# Steely Dan AJA 101



## Wardsweb (Apr 2, 2010)

I am a certified Steely Dan junkie and AJA fanatic. I own 11 copies pressed from around the world and the new Cisco release is the best IMHO. So here is a primer on AJA.











1) Black Cow

This track features memorable solo performances by the late, great Victor Feldman (fender rhodes) and a young Tom Scott (tenor sax). It’s also worth noting that Tom Scott wrote ALL of the horn arrangements on Aja, the first time his unique phrasing and styling were heard outside of his solo releases. Trivia fact: drummer Paul Humphrey made his mark on the old TV show “Name That Tune”.

2) Aja

The title track is part jazz and part rock structured almost like a three part symphony; musically speaking, it has a head and chorus, but what would be the bridge features some of the most virtuoso free-form Tenor Sax (Wayne Shorter of Weather Report fame) and Drum (all-time great session drummer Steve Gadd) solos ever recorded. In fact, studying the transcribed Steve Gadd drum solo this was one of those performances you “learn” how to play your instrument from. Trivia fact: if you listen carefully, you can hear Timothy B. Schmit’s (of Eagles fame) high backing vocals in support of Donald Fagen.

3) Deacon Blues

This track became an instant classic for both its lyrics and solo tenor sax performance by Pete Christlieb. In fact, you can still find this big band jazz arrangement in the performance books of many high-school and college jazz bands. This was the lone track featuring Walter Becker on bass, quite a departure from the band’s early days where he was the featured bassist. Trivia fact: remember those screaming sax solos you used to hear from the Tonight Show band coming out of commercial breaks? That was none other than Pete Christlieb.

4) Peg

This track was one of the two “hits” (along with Josie) from Aja. It’s been described as one of the most densely layered Top 40 recordings ever, again featuring a famous guitar solo in what is essentially a 13 bar Blues. It also featured a very memorable Michael McDonald falsetto refrain, coinciding with his emergence as a driving force (and Grammy winner) with the Doobie Brothers. Trivia fact: guitar soloist Jay Graydon (another Grammy winner) later went on to write and produce for such notable performers as Al Jarreau, George Benson, and Earth, Wind & Fire.

5) Home At Last

A clever re-telling of Homer’s Odyssey (Fagen was actually an English major in college), this track is best known for Bernard “Pretty” Purdie’s driving beat that became an instant classic among drummers (if you can lay down the Home At Last groove, you can play drums!). Purdie, who also played on Deacon Blues, was nearing the end of a career as a first-call studio musician that began in the 50’s and included some of the most famous R&B hits of the 60’s. It is also the only track on this release to feature solos by both Donald Fagen and Walter Becker. Trivia fact: careful listening will once again reveal Timothy B. Schmit’s perfect backing harmonies.

6) I Got The News

While arguably the weakest track on the release, it never-the-less features a solid groove and steller background vocals by the now instantly recognizable Michael McDonald.

7) Josie

The other big hit off the release, this track is considered by some to be a rock classic. It combines typically cynical lyrics with outstanding guitar solos over yet another unique drum groove provided by Jim Keltner, another first-call session drummer from the 60’s & 70’s (who played with members of Cream and the Beatles to name a few). While the steady Chuck Rainey played bass on nearly every track, Aja features 6 different drummers on 7 tracks, unique even by today’s standards.


----------



## Savjac (Apr 17, 2008)

Thanks for the heads up, one of the best albums performances ever put to tape. Almost 40 different musicians, perfection from Becker and Fagen most probably beyond the limits of most session folks used in the album. But this perfection allows the music and visions of the songs shine.


----------



## Sonnie (Apr 11, 2006)

_The got a name for the winners of the world...

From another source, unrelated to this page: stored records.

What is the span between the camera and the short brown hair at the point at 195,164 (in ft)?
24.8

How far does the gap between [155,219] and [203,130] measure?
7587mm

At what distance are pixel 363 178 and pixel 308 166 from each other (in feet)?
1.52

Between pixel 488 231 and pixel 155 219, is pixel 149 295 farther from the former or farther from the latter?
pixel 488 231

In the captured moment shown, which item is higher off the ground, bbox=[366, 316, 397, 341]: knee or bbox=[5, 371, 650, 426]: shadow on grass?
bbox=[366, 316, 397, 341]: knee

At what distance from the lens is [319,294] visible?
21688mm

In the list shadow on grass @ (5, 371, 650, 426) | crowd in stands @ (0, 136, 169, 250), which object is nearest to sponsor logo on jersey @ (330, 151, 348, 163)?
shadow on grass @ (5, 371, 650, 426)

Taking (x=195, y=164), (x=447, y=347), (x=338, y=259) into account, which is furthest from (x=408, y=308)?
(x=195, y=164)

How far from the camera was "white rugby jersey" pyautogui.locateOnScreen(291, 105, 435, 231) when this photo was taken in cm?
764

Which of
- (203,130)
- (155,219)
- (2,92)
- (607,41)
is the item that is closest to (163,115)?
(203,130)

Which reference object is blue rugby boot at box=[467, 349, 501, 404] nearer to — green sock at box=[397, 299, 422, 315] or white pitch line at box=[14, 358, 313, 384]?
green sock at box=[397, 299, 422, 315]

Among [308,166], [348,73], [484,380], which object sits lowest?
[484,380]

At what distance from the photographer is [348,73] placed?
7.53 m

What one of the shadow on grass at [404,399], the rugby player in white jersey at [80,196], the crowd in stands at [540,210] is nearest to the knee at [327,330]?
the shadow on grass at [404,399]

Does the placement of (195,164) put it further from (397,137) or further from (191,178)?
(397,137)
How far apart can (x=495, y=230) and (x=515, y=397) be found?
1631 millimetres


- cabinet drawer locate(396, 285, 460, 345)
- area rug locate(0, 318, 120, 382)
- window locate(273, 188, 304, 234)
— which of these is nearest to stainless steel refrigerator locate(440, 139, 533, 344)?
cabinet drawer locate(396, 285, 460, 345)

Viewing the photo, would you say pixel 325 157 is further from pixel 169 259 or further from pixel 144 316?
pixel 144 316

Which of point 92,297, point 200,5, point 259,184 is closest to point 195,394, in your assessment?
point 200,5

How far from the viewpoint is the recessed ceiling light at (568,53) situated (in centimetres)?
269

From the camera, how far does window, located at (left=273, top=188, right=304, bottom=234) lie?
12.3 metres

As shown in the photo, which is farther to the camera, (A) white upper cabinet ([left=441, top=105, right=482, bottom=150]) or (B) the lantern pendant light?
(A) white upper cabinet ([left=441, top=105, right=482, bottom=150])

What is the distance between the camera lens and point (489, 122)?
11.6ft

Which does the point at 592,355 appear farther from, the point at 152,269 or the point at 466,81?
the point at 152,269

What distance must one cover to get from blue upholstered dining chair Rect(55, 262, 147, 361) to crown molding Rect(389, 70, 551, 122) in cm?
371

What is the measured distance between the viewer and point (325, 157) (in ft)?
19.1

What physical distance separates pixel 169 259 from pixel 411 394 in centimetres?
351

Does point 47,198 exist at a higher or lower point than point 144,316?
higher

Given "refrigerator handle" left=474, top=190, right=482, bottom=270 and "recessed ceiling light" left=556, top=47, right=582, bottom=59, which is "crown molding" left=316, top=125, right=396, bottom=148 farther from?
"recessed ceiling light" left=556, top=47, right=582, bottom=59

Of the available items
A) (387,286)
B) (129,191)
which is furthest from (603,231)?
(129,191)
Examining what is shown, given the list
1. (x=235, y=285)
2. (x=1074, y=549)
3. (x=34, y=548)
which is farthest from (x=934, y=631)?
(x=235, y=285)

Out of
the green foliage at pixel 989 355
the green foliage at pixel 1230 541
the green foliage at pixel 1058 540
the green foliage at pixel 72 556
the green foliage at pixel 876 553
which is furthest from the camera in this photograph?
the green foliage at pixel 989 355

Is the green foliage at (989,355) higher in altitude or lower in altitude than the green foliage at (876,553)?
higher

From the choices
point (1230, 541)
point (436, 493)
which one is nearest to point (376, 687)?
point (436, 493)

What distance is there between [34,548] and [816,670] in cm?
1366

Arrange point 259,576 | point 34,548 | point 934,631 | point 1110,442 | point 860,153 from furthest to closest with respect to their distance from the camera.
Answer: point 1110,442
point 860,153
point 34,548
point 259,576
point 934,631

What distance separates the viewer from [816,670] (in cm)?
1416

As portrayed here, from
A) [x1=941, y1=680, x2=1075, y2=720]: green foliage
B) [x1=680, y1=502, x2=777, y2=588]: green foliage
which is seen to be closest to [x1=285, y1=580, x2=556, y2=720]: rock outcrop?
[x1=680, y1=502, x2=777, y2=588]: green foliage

They call Alabama the Crimson Tide._

You know that has to be an all time favorite for Bama fans.

I have this on 180 gram, but not sure what release it is. I think it may be the same one. I just purchased it a few months ago.


----------



## Savjac (Apr 17, 2008)

I see HD Tracks have been uploading some of Steely Dans albums, just not this one yet
Gaucho in HD is fantabulous.


----------



## jackfish (Dec 27, 2006)

Also a Steely Dan and Doobie Brothers fan.

The Gaucho CD is also well engineered. All of the 1998-2000 CD reissues are pretty good. I also love the Bodhisattva jam on the extended CD Gold.

I met Timothy B. Schmit in Ketchikan, AK in August, 1981. What a nice guy! Glad to see he is still quite active. Haven't yet heard his _Every Night_ off the Linda McCartney tribute album.


----------



## PassingInterest (Mar 29, 2009)

I think *Katy Lied *was underrated.


----------